--- TEXT ---
▬▬▬▬▬▬▬▬▬▬

Atlantikwall Museum Raversyde
Daten
Ort Oostende
Art
Geschichtsmuseum, Technikmuseum
Website

Das Freilichtmuseum Atlantikwall Raversyde ist ein Museum in Belgien, welches die Bunkeranlagen der deutschen Armee zur Sicherung der Küste Flanderns im Ersten und Zweiten Weltkrieg begehbar macht und die Aufgaben und die Ausrüstung der Besatzung der Küstenbatterien zeigt.

Der Rundgang beginnt mit zwei Geschützen und einem deutschen Torpedo im Hof in dem auch zwei weitere alte Gebäude stehen. Hier lebte von 1950 an der belgische Prinzregent Karl von Belgien. Man kann einen Blick in seine ehemaligen Räume werfen. Er war die treibende Kraft, die dafür sorgte, dass die Artilleriebatterien nach dem Krieg nicht zurückgebaut, beziehungsweise zerstört wurden.

▬▬▬▬▬▬▬▬▬▬

Datensätze aus einer Datensammlung:
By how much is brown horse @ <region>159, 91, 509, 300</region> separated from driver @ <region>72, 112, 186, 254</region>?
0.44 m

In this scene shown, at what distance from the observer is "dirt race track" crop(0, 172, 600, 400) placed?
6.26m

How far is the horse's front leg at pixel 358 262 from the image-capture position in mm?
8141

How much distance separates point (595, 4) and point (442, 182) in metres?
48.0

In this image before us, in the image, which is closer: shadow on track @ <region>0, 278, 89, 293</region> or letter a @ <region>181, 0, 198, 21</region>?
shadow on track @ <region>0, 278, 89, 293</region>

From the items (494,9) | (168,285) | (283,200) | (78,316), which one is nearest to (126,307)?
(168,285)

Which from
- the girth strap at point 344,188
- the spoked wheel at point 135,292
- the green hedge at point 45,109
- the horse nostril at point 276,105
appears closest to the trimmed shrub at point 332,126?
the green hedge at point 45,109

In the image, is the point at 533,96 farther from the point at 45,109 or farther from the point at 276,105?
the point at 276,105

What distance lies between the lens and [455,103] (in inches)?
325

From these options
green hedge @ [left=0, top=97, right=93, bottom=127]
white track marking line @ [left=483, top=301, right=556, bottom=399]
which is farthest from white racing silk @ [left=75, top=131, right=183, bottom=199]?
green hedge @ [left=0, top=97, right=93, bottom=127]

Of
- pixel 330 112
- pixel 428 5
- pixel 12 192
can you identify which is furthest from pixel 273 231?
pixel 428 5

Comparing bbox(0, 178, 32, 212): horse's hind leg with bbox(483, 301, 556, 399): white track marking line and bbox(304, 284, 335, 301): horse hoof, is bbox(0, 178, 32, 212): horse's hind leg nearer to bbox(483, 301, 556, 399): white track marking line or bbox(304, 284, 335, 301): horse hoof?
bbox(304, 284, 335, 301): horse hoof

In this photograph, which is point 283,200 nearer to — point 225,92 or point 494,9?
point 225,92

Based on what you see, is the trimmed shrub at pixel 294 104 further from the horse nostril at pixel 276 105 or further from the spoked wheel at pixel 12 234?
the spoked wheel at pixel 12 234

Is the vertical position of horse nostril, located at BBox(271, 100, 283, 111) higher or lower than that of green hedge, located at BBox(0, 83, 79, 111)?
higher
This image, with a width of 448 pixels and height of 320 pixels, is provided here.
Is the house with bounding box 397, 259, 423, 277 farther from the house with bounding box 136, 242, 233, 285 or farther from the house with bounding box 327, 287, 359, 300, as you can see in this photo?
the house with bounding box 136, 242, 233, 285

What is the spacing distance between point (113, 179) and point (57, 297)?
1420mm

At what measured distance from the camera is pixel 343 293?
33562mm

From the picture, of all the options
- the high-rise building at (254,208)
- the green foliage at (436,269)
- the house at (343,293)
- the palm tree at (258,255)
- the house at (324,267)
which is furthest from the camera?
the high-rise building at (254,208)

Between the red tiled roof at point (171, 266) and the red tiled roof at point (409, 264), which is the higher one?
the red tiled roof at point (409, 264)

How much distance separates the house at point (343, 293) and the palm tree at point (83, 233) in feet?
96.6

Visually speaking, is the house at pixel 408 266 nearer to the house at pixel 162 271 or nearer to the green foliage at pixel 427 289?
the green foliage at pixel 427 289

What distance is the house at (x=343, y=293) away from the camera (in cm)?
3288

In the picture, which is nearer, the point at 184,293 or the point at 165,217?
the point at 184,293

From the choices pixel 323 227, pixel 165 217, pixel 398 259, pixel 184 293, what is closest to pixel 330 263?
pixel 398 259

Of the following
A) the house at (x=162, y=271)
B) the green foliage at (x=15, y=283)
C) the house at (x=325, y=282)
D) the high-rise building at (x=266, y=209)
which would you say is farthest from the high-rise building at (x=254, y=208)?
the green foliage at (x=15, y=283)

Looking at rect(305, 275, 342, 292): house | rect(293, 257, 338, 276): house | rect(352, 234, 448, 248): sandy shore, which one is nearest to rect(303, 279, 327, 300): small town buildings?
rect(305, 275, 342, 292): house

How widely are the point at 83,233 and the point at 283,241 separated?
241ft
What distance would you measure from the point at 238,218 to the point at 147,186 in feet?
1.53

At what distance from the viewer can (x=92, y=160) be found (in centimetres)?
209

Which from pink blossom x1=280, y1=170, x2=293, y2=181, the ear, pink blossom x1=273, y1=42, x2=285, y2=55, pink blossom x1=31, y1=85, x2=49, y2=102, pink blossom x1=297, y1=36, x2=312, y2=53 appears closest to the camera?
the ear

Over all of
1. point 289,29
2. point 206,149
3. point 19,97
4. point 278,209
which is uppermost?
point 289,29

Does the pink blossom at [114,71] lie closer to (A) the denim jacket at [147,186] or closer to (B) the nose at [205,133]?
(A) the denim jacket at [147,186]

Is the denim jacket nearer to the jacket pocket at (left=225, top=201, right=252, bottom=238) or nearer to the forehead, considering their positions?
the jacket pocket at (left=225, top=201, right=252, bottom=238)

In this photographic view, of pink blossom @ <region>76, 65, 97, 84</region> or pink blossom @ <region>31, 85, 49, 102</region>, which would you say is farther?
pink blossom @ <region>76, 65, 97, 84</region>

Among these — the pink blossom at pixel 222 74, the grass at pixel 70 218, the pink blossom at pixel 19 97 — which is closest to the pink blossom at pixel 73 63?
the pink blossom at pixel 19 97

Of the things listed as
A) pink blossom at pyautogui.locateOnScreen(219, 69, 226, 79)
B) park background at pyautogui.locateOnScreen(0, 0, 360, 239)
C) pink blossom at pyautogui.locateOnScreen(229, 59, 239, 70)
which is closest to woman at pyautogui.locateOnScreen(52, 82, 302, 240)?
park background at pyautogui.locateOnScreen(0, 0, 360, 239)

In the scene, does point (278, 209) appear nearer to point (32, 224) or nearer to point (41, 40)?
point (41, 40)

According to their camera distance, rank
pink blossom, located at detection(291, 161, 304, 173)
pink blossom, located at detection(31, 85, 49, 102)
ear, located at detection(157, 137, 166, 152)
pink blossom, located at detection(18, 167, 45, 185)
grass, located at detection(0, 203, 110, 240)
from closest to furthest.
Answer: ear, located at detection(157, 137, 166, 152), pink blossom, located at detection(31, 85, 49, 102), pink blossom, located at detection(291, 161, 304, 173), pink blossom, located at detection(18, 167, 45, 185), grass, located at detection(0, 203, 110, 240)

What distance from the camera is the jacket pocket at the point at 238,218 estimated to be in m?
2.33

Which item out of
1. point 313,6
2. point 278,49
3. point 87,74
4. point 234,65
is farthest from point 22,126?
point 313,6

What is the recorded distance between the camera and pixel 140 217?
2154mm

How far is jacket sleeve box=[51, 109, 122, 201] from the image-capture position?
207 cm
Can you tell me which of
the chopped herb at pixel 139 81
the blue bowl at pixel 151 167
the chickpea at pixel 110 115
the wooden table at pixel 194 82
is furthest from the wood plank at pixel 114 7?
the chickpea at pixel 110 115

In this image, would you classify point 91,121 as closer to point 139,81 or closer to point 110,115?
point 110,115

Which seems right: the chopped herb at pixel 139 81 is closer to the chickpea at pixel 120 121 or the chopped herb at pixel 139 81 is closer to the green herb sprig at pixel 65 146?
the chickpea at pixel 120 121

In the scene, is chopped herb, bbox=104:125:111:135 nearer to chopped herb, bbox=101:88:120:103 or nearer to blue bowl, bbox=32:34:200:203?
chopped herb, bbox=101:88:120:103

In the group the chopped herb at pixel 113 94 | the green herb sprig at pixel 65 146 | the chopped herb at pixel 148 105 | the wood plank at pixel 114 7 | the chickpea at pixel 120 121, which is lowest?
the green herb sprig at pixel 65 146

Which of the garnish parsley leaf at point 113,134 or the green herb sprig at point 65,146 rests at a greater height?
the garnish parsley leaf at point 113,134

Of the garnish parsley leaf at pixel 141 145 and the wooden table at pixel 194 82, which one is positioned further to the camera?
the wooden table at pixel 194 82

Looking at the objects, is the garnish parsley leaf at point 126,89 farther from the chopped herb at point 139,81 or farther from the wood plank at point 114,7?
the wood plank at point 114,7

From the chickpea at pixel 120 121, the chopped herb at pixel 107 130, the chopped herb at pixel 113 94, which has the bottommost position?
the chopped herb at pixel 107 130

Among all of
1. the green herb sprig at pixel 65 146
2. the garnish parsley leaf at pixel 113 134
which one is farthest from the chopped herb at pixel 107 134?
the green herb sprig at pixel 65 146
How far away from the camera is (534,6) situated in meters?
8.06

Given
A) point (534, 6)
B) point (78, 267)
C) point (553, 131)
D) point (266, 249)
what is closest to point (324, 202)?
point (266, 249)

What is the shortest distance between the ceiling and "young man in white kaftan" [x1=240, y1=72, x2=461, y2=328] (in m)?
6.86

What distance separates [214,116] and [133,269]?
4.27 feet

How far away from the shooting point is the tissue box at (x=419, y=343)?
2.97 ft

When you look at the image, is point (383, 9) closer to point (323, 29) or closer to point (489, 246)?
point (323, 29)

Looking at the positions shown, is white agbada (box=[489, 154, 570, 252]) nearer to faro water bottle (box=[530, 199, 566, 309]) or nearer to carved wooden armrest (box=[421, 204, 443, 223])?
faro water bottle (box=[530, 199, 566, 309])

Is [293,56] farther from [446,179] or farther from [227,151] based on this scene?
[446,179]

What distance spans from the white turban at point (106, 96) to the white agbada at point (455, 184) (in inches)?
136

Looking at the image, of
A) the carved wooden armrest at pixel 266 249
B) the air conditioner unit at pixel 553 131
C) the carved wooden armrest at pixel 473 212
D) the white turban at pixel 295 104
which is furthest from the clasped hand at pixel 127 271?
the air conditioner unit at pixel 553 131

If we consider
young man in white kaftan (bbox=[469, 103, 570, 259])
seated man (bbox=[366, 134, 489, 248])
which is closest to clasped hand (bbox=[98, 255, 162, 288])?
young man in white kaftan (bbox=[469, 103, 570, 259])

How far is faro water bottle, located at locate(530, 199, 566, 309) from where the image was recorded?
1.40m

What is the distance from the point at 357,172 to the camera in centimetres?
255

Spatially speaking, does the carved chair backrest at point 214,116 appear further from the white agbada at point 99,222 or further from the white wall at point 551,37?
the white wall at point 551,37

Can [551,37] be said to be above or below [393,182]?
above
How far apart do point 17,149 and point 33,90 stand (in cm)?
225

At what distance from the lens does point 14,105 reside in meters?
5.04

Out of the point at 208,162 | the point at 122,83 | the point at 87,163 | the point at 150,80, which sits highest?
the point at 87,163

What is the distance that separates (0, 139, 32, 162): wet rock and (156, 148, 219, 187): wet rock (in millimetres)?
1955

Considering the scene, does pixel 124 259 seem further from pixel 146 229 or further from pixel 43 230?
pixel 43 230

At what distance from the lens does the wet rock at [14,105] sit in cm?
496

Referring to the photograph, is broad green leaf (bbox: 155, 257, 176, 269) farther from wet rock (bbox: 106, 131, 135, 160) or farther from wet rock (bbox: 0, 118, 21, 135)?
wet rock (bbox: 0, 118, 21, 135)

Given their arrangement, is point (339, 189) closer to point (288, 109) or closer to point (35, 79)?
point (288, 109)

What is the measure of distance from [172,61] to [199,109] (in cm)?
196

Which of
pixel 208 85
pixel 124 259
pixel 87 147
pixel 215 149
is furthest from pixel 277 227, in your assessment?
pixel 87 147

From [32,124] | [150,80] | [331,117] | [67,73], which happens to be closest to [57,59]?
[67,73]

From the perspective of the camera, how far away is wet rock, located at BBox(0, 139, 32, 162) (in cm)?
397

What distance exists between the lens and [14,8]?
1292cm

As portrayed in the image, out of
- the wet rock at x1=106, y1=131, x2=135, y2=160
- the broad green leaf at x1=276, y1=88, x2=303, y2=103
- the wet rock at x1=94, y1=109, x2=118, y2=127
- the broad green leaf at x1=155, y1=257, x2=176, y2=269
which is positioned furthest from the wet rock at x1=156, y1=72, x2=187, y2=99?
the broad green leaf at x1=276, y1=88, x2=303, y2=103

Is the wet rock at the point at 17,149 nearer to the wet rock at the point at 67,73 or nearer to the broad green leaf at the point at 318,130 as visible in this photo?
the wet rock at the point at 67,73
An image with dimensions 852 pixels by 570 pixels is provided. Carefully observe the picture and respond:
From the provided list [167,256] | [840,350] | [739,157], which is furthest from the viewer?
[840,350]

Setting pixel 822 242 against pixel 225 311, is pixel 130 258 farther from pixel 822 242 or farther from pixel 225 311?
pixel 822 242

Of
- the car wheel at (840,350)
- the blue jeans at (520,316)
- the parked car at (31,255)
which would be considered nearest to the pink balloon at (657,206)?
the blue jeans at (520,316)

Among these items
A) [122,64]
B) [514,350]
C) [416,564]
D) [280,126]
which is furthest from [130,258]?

▬▬▬▬▬▬▬▬▬▬

--- SCHRIFTLICHE AUFGABE ---
Gib bitte den Text über das Atlantikwall Museum Raversyde vollständig und Wort für Wort unverändert wieder.

--- LÖSUNG DER AUFGABE ---
Atlantikwall Museum Raversyde
Daten
Ort Oostende
Art
Geschichtsmuseum, Technikmuseum
Website

Das Freilichtmuseum Atlantikwall Raversyde ist ein Museum in Belgien, welches die Bunkeranlagen der deutschen Armee zur Sicherung der Küste Flanderns im Ersten und Zweiten Weltkrieg begehbar macht und die Aufgaben und die Ausrüstung der Besatzung der Küstenbatterien zeigt.

Der Rundgang beginnt mit zwei Geschützen und einem deutschen Torpedo im Hof in dem auch zwei weitere alte Gebäude stehen. Hier lebte von 1950 an der belgische Prinzregent Karl von Belgien. Man kann einen Blick in seine ehemaligen Räume werfen. Er war die treibende Kraft, die dafür sorgte, dass die Artilleriebatterien nach dem Krieg nicht zurückgebaut, beziehungsweise zerstört wurden.